1684 poem by John Dryden

To the Memory of Mr. Oldham (1684) is an elegy written by John Dryden (1631–1700), commemorating the death of the poet John Oldham.

==Poem==

Farewell, too little, and too lately known,
Whom I began to think and call my own:
For sure our souls were near allied, and thine
Cast in the same poetic mold with mine.
One common note on either lyre did strike,
And knaves and fools we both abhorred alike.
To the same goal did both our studies drive;
The last set out the soonest did arrive.
Thus Nisus fell upon the slippery place,
While his young friend performed and won the race.
O early ripe! to thy abundant store
What could advancing age have added more?
It might (what nature never gives the young)
Have taught the numbers of thy native tongue.
But satire needs not those, and wit will shine
Through the harsh cadence of a rugged line.
A noble error, and but seldom made,
When poets are by too much force betrayed.
Thy generous fruits, though gathered ere their prime,
Still showed a quickness; and maturing time
But mellows what we write to the dull sweets of rhyme.
Once more, hail and farewell; farewell, thou young,
But ah too short, Marcellus of our tongue;
Thy brows with ivy, and with laurels bound;
But fate and gloomy night encompass thee around.

==Summary==
"In this elegy, John Dryden laments the death of John Oldham (1653–1683), the young poet whose Satires upon the Jesuits (1681), which Dryden admired, were written in 1679, before Dryden's major satires appeared (see line 8)." Dryden laments that he has made Oldham's acquaintance much too late and that Oldham died much too young. Their poetry and their thinking (i.e. their souls) were very similar ("For sure our souls were near allied, and thine / Cast in the same poetic mold with mine."). They both disliked "knaves and fools" which are "[o]bjects of satire." They both had the same goals. Oldham is compared to Nisus, who "on the point of winning a footrace, slipped in a pool of blood" in Vergil's Aeneid.
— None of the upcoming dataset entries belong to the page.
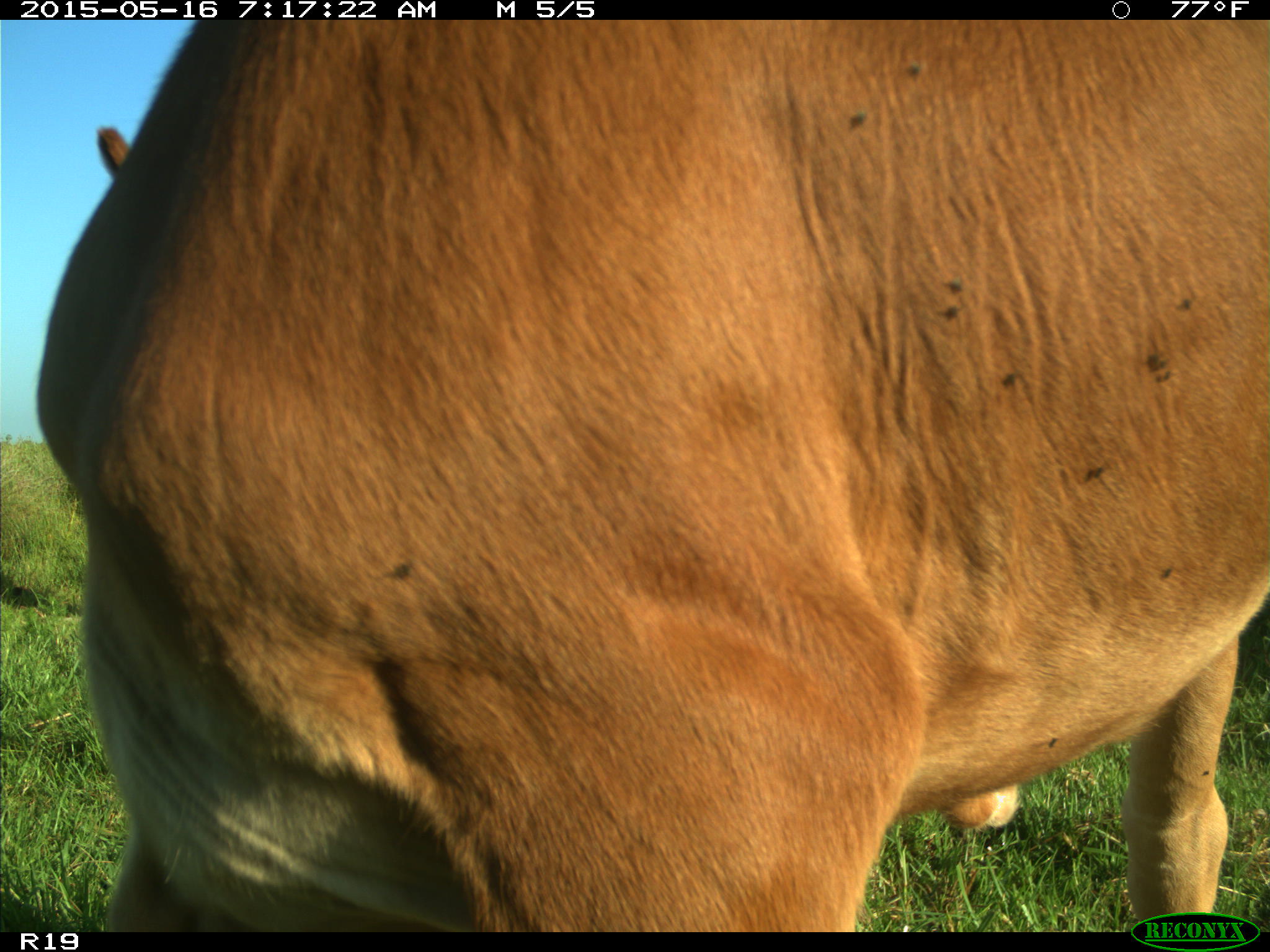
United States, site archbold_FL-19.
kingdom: Animalia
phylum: Chordata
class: Mammalia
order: Artiodactyla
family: Bovidae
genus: Bos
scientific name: Bos taurus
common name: domestic cow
Bos taurus (domestic cow).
Dryden then asks how Oldham's "to thy abundant store / What could advancing age have added more?" and is sure that his verse could have been perfected, but this would not have been required as "satire needs not those [perfect metrics], and wit will shine / Through the harsh cadence of a rugged line." Here, "Dryden repeats the Renaissance idea that the satirist should avoid smoothness and affect rough meters […]." Moreover, Dryden points out that this would be "A noble error, and but seldom made, / When poets are by too much force betrayed." As Oldham was still young his "generous fruit […] / Still showed a quickness," but Dryden finds comfort in the fact that "maturing time / But mellows what we write to the dull sweets of rhyme." The poem is concluded with an echo of "the famous words that conclude Catullus's elegy to his brother: 'Atque in perpetuum, frater, ave atque vale' (And forever, brother, hail and farewell!)." Marcellus, who is mentioned in line 23, is "[t]he nephew of Augustus, adopted by him as his successor. After winning military fame as a youth, [Marcellus] died at the age of twenty".